Moreover, as an educated, gay African-American male — same-sex marriage is not a right under the U.S. or California constitutions. Marriage is a privilege and elected officials have clearly defined who has the right to marry.

Hopefully, the U.S. Supreme Court will settle this matter and send a clear message to the 9th Circuit once again — the most overturned circuit in the country.

Vaughn Miller
San Francisco

Aid risky in yacht tragedy

Regarding the story about the lack of rescue by other participants in the tragic Full Crew Farallones Race  (“Yacht racers failed to help accident victims,” Tuesday), any sailboat that had tried to assist would likely have suffered the same fate.

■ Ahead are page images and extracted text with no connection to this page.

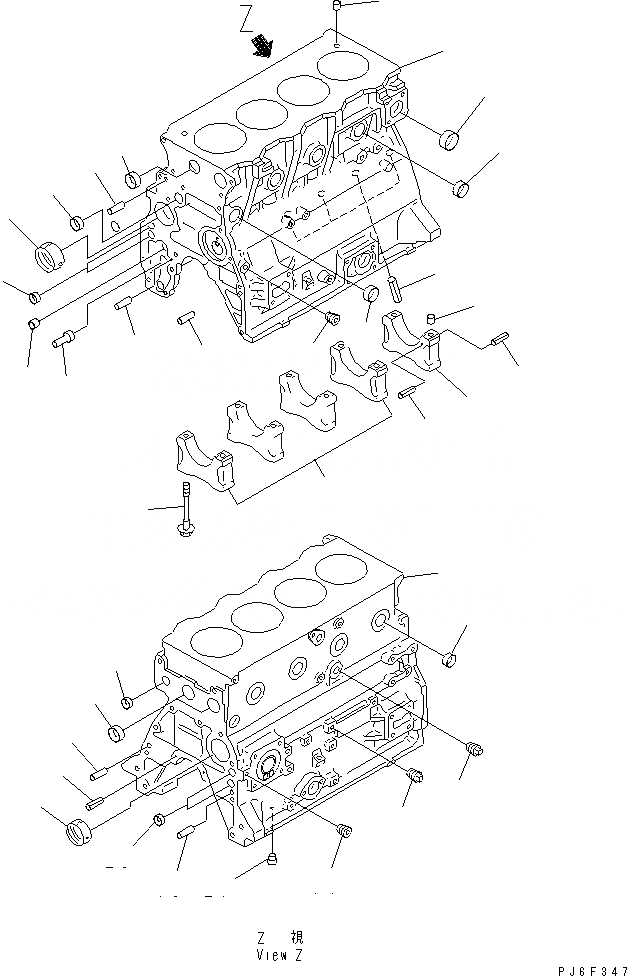 Z

Z 視
View Z

PJ6F347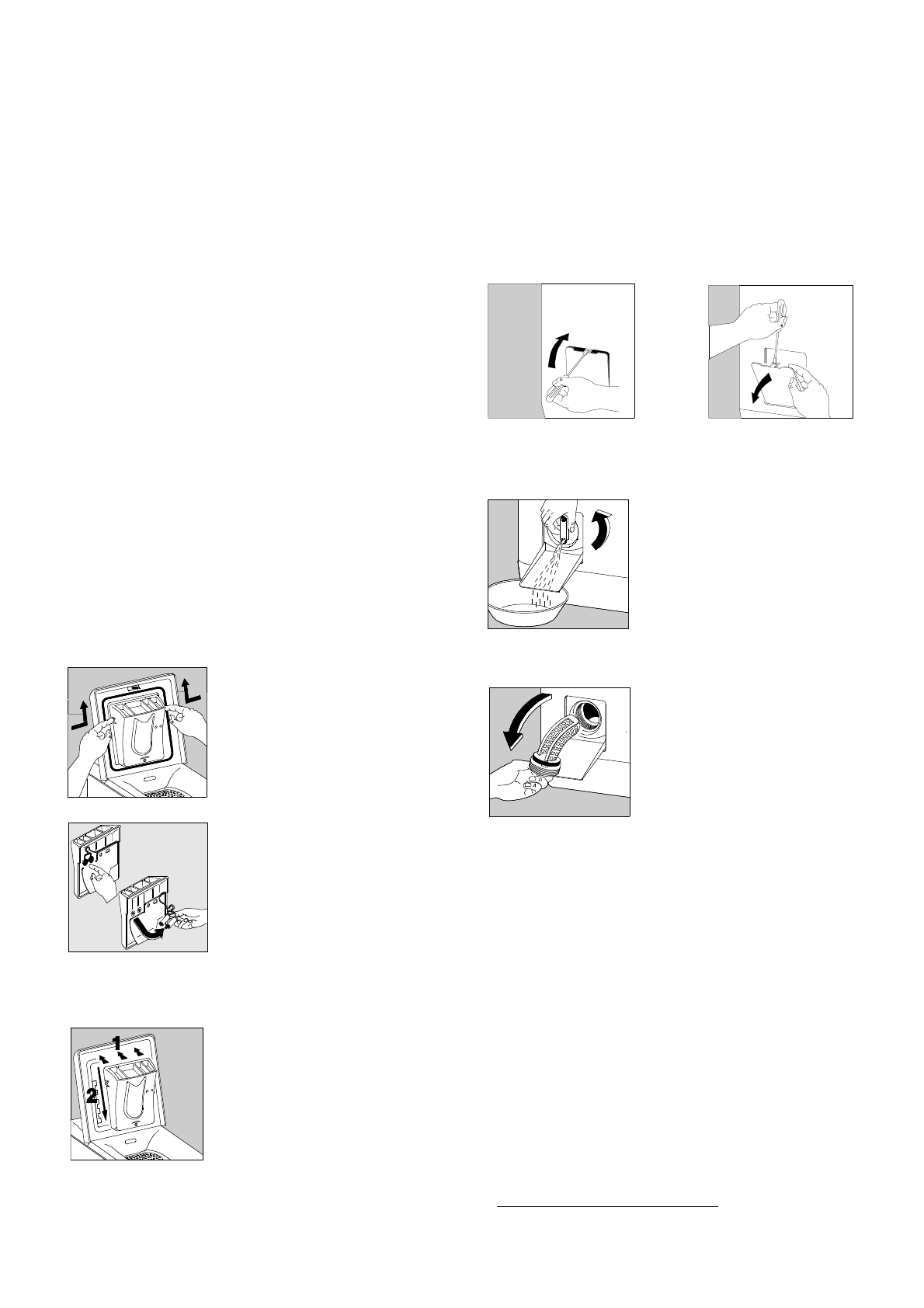 1

2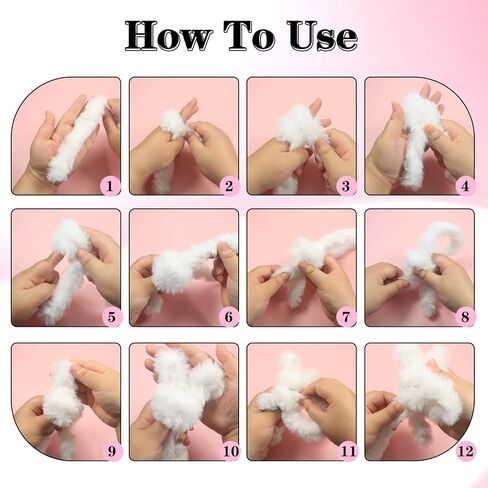 How To Use

1

2

3

4

5

6

7

8

9

10

11

12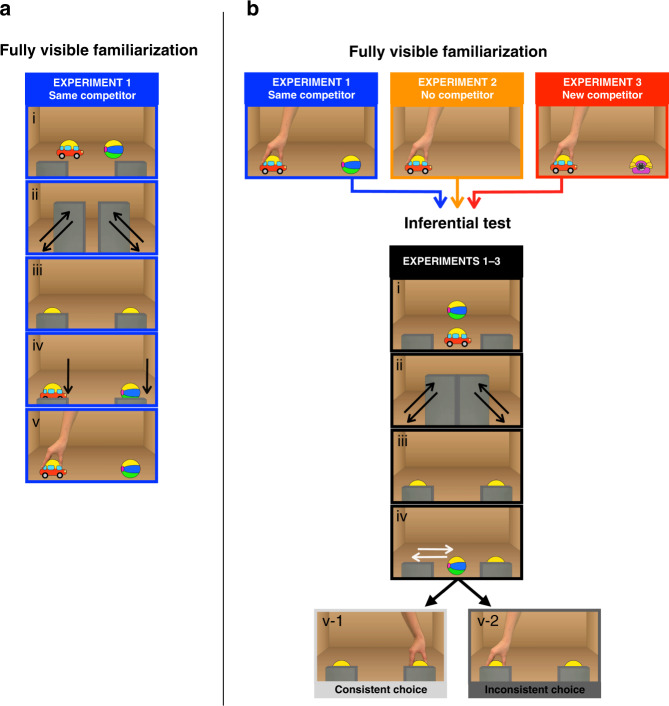 a

Fully visible familiarization

EXPERIMENT 1
Same competitor

i

ii

iii

iv

v

b

Fully visible familiarization

EXPERIMENT 1
Same competitor

EXPERIMENT 2
No competitor

EXPERIMENT 3
New competitor

Inferential test

EXPERIMENTS 1–3

i

ii

iii

iv

v-1

Consistent choice

v-2

Inconsistent choice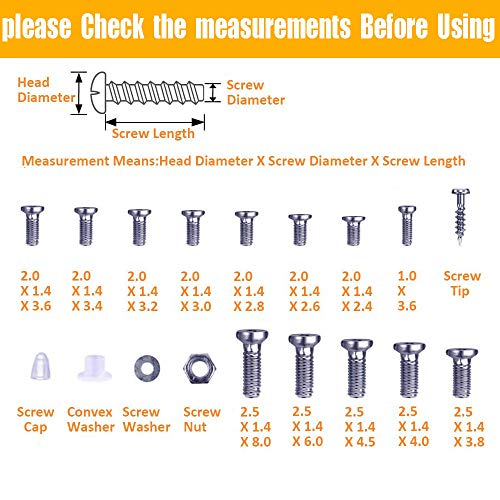 please Check the measurements Before Using

Head Diameter

Screw Diameter

Screw Length

Measurement Means:Head Diameter X Screw Diameter X Screw Length

2.0 X 1.4 X 3.6

2.0 X 1.4 X 3.4

2.0 X 1.4 X 3.2

2.0 X 1.4 X 3.0

2.0 X 1.4 X 2.8

2.0 X 1.4 X 2.6

2.0 X 1.4 X 2.4

1.0 X 3.6

Screw Tip

Screw Cap

Convex Washer

Screw Washer

Screw Nut

2.5 X 1.4 X 8.0

2.5 X 1.4 X 6.0

2.5 X 1.4 X 4.5

2.5 X 1.4 X 4.0

2.5 X 1.4 X 3.8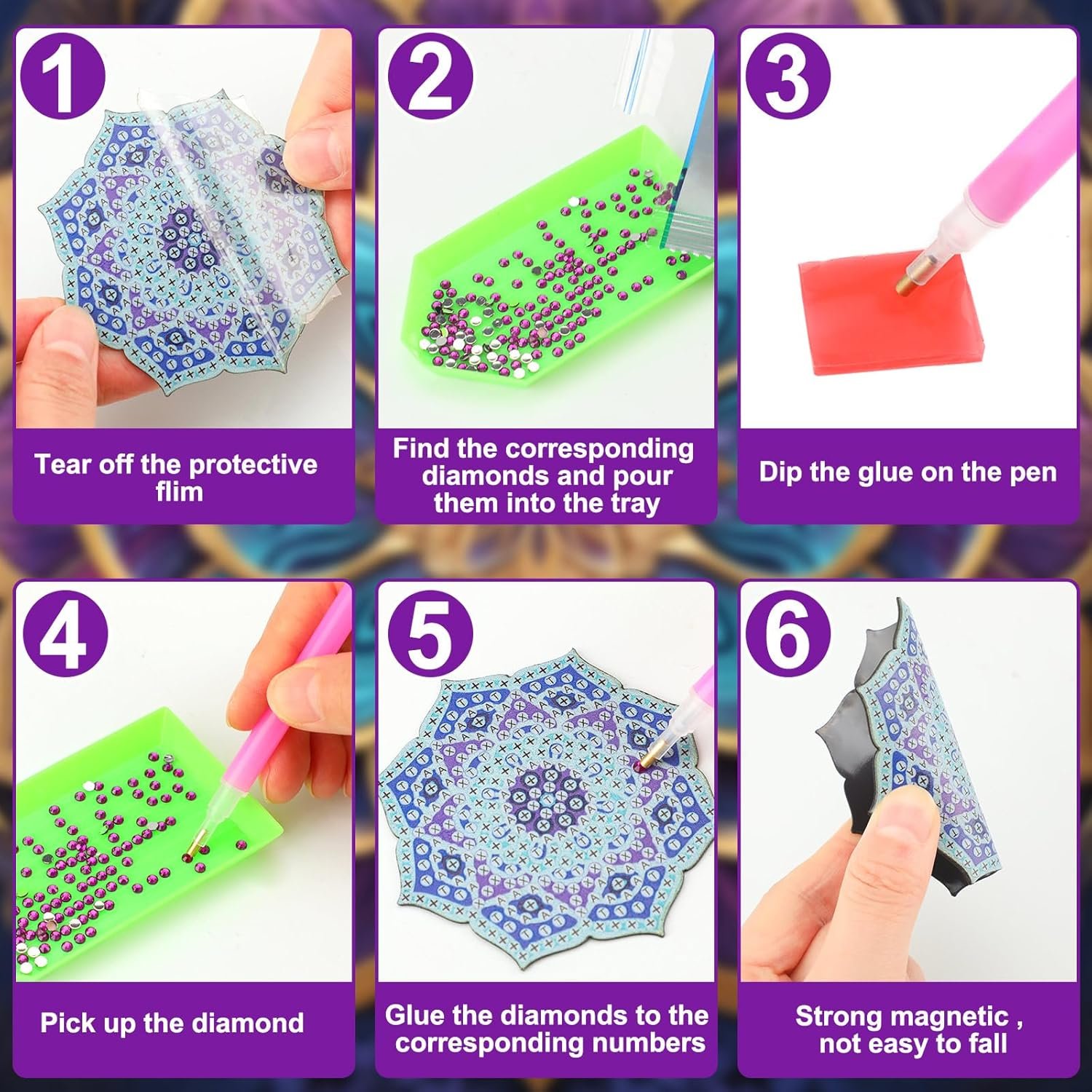 1

Tear off the protective flim

2

Find the corresponding diamonds and pour them into the tray

3

Dip the glue on the pen

4

Pick up the diamond

5

Glue the diamonds to the corresponding numbers

6

Strong magnetic , not easy to fall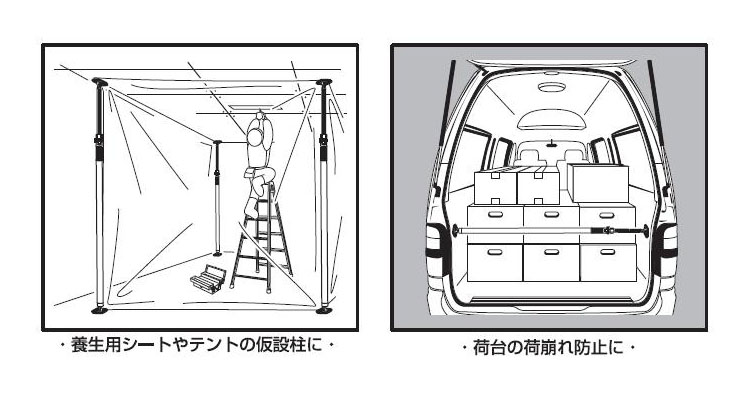 ・養生用シートやテントの仮設柱に・

・荷台の荷崩れ防止に・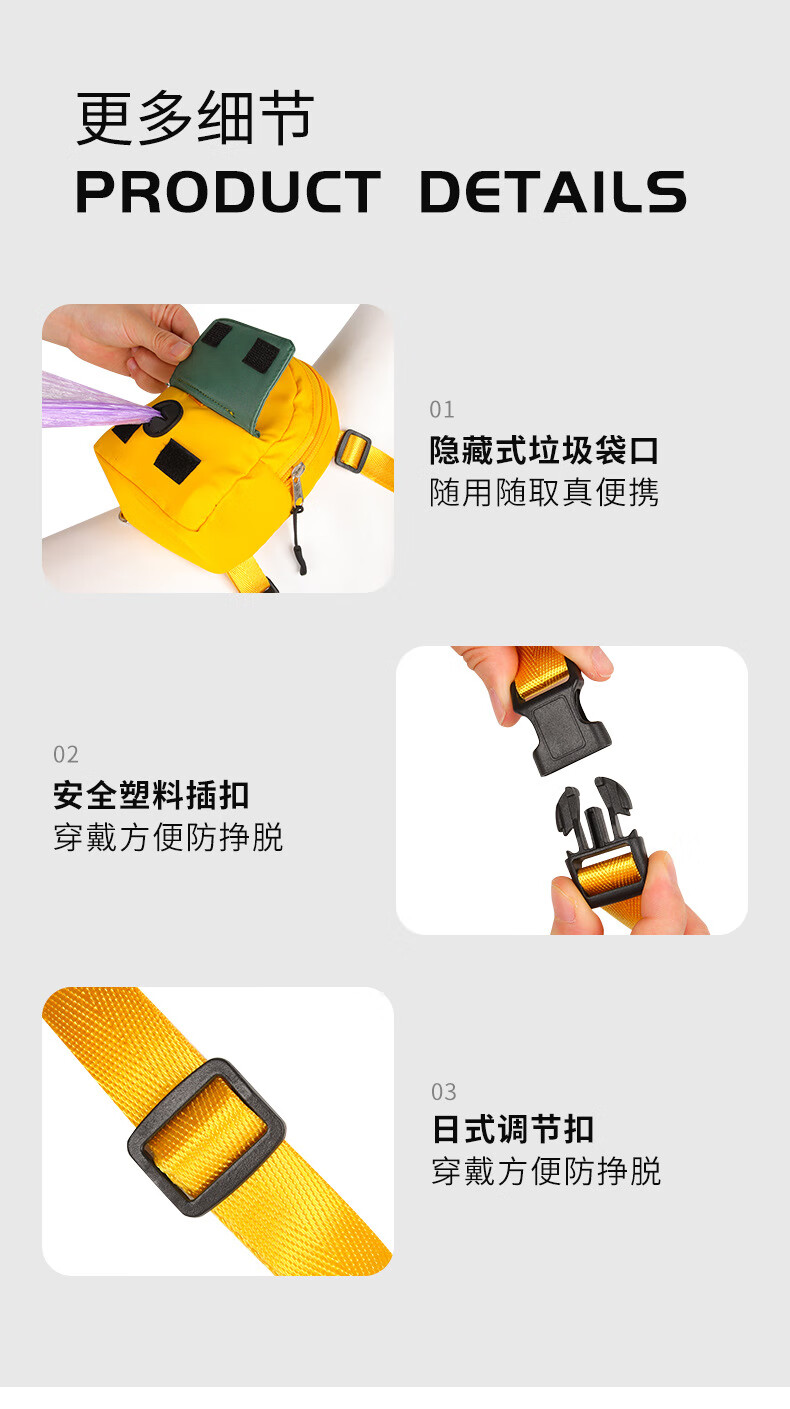 更多细节
PRODUCT DETAILS

01
隐藏式垃圾袋口
随用随取真便携

02
安全塑料插扣
穿戴方便防挣脱

03
日式调节扣
穿戴方便防挣脱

It would not have been prudent, to say the least, for any skipper to put his or her boat and crew in that predicament.

Tim Donnelly
San Francisco

Prop. 30 will create debt

Most of us know the statement by Albert Einstein that it would be insanity to do the same action over and over again expecting different results (“‘Wall of debt’ rises on Brown’s watch,” Opinion, Monday). Gov. Jerry Brown put Proposition 30 on the November ballot, a debt-reduction plan for repaying a wall of debt that if passed would only result in increased debt.

The voters are not so naive as to think that a new bond issue will result in paying down the debt, and should reject Brown’s promise of a different result from his bond proposition. Perhaps Brown should give up on high-speed rail and the peripheral canal, like he should have done with the new Bay Bridge. The state is broke and cannot afford any of the three.

Please keep our cities from going bankrupt from unsustainable employee retirement benefits. Spending and giving more, is not less.